Do You Have an Audience?

May 23, 2014 By Bryan Vartabedian · Reading Time: 2 minutes

1I came across this tweet this morning from digital health mogul Chris Boyer. He got me thinking about the idea of an audience.

It’s interesting how we all see the terms of public dialog.  Of course, when I hear follower, I think Jim Jones and Kool-Aid.

I get the audience concern.  We once lived in a world of listener and broadcaster.  The broadcaster broadcasted, the listener listened.  For some the term implies paternalism, a concept anathema to the libertarian bias of networked publics.

AudienceFor many, audience implies size.  We’ve been brainwashed by the industrial age belief that an audience has to be big.  It’s interesting that John Steinbeck saw himself as writing for an audience of one.

Dan Gillmor has referred to all of us as the former audience.  Those people who react to, participate in and even change a story as it evolves.

I’m okay with audience.  But it depends on the context of what I’m doing.

3I see two things in the public space: content and conversations.  Either we are making and sharing stuff, or we’re talking about the stuff that other people make and share.  When I create ideas or share them, they are distributed to a group of folks who have elected to listen to what I have to say.  This could be seen as an audience or a group of followers.  This is the one-to-many element of my public presence.  When I’m having a conversation it’s a near-synchronous exchange and I tend not to see that person as my audience.

My Twitter feed is a good example.
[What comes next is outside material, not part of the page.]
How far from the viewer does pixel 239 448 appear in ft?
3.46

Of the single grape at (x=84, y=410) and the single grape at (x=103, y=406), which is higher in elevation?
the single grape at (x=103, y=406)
Some dialog, some narrowcasting.  Some connection with friends and colleagues, some publishing for a select group.

Perhaps we see audience as somehow detached and anti-social.  Some believe that social tools are all about the chit chat.  Twitter as cocktail party.  But new media are as much about publication as they are about repartee.  Public media have evolved such that each of us, in the absence of any dialog, can be the broadcasters of our own ideas.  We are, in effect, on stage when we publish.

So I suspect audiences are inevitable, whether we like it or not.

Do you have an audience, followers or both?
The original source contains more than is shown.